Prateek Joshi: Pre‑seed was hardest because I knew nothing about visas, fundraising, or company building. Series A was also hard—enterprises move in quarters while startups live in days. Seed was the easiest by comparison.
Jason Kirby: You ultimately sold the business. Why was that the right move?
Prateek Joshi: It was an asset acquisition. The company continues under new management—I’m friends with the new CEO. After seven years, leadership and investors wanted to pursue different next chapters. There was a path for the product and name to live on, potentially in a different direction, so we took it.
Jason Kirby: Now you’re on the investor side at Moxie Ventures. Why VC and what does your day‑to‑day look like?
Prateek Joshi: In the final third of my founder journey, early founders kept reaching out for help. I connected great founders to the right investors and wished I could write a check. I enjoyed it, so after wrapping up Plutoshift I moved to VC full‑time. Now I focus on sourcing great founders, researching subsectors (vertical AI, robotics, climate, healthcare, AI+bio), customer sentiment work, running a repeatable diligence engine, winning competitive deals, and helping portfolio founders go from Seed to A.
Jason Kirby: What types of deals does Moxie invest in—stage, sectors, check size?
Prateek Joshi: We’re a seed‑stage fund, typically when a company is raising $2–4M; we’ll often write the largest check. We’re generalists with a focus on vertical AI, robotics, climate, healthcare, and AI+bio. We mostly do software. We’ll back hardware when revenue is driven by software/data—e.g., deploying robots but monetizing the platform or data—not unit‑by‑unit hardware sales.
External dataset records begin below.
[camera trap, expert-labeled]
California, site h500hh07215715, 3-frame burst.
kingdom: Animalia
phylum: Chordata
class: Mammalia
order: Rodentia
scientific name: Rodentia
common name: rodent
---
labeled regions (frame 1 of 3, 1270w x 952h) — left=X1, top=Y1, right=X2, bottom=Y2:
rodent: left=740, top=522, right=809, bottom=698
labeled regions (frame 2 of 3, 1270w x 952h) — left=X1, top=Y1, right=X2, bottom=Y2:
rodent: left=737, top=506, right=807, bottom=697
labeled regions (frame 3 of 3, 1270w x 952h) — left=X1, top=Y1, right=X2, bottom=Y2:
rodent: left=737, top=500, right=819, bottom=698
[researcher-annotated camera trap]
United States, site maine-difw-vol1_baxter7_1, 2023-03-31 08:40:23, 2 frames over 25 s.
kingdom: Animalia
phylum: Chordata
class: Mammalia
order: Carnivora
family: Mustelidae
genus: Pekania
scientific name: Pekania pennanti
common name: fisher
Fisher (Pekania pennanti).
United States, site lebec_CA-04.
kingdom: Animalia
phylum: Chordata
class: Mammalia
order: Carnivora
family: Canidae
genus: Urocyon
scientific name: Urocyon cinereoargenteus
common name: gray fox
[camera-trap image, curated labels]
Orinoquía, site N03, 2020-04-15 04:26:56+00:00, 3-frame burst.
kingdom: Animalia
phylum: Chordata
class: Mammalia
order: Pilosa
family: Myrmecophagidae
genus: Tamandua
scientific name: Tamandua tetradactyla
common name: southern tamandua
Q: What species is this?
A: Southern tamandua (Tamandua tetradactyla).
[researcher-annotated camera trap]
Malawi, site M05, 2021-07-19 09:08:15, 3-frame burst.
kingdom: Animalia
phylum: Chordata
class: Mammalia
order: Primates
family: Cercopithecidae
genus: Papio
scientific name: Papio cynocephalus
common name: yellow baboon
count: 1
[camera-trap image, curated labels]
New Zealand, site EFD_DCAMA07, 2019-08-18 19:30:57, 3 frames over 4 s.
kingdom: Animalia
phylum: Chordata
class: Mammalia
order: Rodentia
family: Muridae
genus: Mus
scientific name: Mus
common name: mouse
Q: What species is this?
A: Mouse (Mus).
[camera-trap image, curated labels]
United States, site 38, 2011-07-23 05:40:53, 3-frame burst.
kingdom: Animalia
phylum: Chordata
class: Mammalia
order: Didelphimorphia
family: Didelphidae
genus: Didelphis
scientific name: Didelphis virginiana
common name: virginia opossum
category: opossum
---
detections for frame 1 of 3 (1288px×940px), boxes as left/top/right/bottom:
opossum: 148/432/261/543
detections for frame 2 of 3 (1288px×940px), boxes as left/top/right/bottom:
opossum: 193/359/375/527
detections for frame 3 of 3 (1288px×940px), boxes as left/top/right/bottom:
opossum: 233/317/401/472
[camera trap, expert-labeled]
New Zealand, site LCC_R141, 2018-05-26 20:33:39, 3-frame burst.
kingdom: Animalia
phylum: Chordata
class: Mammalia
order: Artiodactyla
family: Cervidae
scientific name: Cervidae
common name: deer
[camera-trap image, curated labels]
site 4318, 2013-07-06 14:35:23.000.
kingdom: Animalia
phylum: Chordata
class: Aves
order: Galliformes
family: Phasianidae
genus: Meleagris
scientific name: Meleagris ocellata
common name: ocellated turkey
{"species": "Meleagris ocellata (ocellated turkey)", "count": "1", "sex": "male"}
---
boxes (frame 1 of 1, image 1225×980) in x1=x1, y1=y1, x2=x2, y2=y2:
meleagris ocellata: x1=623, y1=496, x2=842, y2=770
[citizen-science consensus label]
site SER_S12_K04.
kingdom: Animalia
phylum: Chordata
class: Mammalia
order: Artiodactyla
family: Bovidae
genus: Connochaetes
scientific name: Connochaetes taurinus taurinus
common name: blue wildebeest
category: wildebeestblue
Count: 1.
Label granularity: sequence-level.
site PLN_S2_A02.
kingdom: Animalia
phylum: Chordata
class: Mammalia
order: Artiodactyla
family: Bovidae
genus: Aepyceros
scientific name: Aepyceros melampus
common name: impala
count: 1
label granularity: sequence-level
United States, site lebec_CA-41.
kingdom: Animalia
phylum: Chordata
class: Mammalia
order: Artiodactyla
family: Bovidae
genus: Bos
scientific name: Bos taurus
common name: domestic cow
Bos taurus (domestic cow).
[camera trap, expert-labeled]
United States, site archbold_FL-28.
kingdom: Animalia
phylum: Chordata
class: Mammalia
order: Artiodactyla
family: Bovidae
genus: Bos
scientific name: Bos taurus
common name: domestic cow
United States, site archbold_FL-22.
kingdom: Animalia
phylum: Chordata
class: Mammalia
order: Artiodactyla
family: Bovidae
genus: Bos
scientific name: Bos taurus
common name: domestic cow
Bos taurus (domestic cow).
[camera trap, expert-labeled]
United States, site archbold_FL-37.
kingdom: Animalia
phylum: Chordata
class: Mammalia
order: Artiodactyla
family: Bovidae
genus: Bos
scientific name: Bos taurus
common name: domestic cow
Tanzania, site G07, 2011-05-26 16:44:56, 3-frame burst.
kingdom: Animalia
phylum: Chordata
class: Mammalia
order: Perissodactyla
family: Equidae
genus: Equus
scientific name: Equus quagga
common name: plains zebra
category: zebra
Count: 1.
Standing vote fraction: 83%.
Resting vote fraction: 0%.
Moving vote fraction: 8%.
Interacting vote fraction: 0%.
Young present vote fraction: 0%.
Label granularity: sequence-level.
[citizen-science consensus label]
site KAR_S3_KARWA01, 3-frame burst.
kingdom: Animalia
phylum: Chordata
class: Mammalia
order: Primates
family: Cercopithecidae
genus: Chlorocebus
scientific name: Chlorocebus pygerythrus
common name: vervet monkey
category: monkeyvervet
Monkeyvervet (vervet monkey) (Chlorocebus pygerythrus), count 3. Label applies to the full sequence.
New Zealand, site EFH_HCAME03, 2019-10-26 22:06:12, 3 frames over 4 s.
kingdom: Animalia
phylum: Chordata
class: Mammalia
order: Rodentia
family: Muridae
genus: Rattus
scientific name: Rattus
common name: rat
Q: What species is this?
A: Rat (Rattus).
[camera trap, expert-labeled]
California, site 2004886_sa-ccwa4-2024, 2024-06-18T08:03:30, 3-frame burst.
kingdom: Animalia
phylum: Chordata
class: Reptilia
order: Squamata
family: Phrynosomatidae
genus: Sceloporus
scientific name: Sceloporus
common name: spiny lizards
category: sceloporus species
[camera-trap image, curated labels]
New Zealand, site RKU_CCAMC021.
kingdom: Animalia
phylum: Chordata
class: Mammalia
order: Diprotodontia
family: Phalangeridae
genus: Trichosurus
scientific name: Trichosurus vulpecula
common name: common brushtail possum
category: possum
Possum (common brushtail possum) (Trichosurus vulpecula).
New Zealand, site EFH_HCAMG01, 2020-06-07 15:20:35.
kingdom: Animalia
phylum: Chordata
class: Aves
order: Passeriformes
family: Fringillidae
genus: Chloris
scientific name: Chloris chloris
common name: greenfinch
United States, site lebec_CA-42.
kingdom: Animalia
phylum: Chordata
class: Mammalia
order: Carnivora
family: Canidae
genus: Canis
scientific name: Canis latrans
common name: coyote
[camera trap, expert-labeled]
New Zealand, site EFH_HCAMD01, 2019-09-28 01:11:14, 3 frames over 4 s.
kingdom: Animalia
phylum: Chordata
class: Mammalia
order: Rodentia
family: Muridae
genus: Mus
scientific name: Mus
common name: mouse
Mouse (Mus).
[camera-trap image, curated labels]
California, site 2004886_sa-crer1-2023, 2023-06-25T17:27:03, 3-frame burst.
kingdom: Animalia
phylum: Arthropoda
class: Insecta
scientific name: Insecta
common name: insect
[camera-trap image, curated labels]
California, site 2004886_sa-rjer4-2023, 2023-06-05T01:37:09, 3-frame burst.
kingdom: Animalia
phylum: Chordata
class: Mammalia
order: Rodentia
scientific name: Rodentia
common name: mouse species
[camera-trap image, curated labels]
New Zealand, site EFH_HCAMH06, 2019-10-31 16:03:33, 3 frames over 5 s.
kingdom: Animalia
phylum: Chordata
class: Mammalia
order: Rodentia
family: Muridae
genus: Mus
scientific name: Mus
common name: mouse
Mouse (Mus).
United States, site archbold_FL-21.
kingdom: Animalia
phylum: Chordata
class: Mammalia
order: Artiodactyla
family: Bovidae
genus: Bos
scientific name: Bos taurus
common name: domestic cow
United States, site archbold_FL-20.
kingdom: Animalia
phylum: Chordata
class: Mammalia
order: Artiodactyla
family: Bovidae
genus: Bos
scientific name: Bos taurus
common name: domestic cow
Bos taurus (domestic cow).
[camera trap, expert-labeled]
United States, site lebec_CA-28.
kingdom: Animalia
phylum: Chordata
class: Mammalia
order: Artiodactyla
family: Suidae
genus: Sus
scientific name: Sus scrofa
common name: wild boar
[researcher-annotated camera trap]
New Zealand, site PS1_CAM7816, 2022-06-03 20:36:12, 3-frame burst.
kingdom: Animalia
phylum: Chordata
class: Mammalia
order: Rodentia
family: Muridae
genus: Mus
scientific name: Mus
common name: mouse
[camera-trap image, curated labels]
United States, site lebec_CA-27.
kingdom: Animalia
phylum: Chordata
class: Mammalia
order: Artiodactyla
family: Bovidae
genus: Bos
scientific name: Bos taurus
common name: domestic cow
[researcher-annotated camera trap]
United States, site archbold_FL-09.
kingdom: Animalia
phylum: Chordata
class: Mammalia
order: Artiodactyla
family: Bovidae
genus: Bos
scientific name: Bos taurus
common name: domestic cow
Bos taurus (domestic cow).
Jason Kirby: You’re an ML expert. What advice do AI founders ask for most—and how do you answer?
Prateek Joshi: Many start by making their AI offering more complex. My first advice: go the other way. If you can do it without AI, do that. AI is the nitro boost to an engine that already works—it’s not the engine. For fundraising, understand how equity is bought and sold. Generate real demand for your shares—sequential 1‑by‑1 outreach hurts pricing and process. Create parallel interest.
Jason Kirby: Differentiation is hard when everyone “adds AI.” How should founders truly differentiate?
Prateek Joshi: In early days it’s hard to be truly novel. When you can’t differentiate horizontally, go vertical. Don’t run from the big incumbent—embrace it: “We’re Snowflake‑like, but purpose‑built for this narrow customer set who prefer us 10× because our workflows are tailor‑made.” That gives you a beachhead of super‑fans. A few evergreen nuggets: follow your skill (not just passion); compounding takes time—don’t quit too early; learn to tell a story; master cold outbound; and remember—speed wins.
Jason Kirby: Where can people learn more or reach out?
Prateek Joshi: Visit pratikj.com for my writing, podcast, and books. Reach me at pratik@moxie.vc. If you’re a founder raising a seed round—or just want a sounding board—get in touch and mention this podcast. I read every cold email.
Jason Kirby: Prateek, thanks for joining and sharing your technical and business insights. Loved the frameworks and the candid stories.